Quali sono le prospettive del Gruppo per i prossimi anni?

“Io direi tre cose. La prima: dobbiamo continuare a migliorare i prodotti esistenti e ad ampliare la gamma perché. Perché come in ogni prodotto di tecnologia bisogna fare in modo che i consumatori abbiano sempre l’ultima generazione, sempre dei prodotti migliorati rispetto ai loro aspettative, un po’ come succede nella telefonia, bisogna fare in modo che le loro aspettative trovino risposte in una serie di prodotti differenziati. L’importante è dargli una scelta in modo che abbandonino le sigarette. La seconda linea di ricerca di sviluppo è quella di continuare nella ricerca scientifica: siamo arrivati a stabilire chiaramente alcuni parametri, per esempio che Iqos genera livelli significativamente inferiori di sostanze nocive rispetto alle sigarette, abbiamo fatto studi sulla tossicità, abbiamo fatto studi clinici, adesso per noi bisogna entrare sempre di più in quella che si chiama epidemiologia per verificare l’impatto di tutto questo sulla popolazione. Ciò che abbiamo visto finora promette molto bene, però quella è la nostra frontiera.

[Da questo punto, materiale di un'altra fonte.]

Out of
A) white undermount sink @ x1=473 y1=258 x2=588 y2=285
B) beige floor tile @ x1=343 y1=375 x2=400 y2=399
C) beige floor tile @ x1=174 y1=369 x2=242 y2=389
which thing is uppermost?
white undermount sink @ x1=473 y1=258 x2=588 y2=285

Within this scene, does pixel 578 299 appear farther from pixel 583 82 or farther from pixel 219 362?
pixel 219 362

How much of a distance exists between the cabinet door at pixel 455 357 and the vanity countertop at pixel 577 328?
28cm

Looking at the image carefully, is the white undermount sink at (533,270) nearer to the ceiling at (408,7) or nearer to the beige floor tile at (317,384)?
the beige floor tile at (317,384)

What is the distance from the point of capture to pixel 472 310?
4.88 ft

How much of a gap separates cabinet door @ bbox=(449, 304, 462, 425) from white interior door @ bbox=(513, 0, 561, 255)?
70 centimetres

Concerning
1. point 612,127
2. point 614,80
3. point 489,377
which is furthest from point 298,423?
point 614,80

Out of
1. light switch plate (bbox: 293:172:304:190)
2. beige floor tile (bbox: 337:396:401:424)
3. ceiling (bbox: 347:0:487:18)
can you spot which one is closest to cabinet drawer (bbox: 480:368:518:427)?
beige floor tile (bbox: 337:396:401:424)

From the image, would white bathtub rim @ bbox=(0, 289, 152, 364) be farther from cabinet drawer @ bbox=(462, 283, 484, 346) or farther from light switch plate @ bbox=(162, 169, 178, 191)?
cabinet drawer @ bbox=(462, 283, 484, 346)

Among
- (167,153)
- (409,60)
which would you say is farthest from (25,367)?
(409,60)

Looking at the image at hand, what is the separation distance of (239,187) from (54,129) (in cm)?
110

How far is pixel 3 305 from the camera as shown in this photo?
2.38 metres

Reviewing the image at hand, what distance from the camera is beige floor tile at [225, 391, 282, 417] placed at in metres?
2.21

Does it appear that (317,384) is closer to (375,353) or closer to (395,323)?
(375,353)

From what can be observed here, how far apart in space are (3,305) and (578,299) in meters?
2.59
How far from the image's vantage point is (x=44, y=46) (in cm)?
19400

E poi dobbiamo anche investire in quello che noi chiamiamo Healt Care and Wellness: ci siamo resi conto che adesso con 1.500 fra ingegneri, fisici, chimici, scienziati e i loro staff abbiamo la capacità di cominciare a costruire un futuro al di là della nicotina e qui ci siamo focalizzando su tecnologie e soluzioni in generale per il benessere delle persone. Un esempio sarebbe aerosolizzare dei composti che aiutino a dormire meglio e a rilassarsi, piuttosto che a risolvere altre problematiche. Quella è una direzione in cui stiamo andando, ne stiamo giusto mettendo le basi. E’ presto, però quella è un’altra direzione che stiamo esplorando”.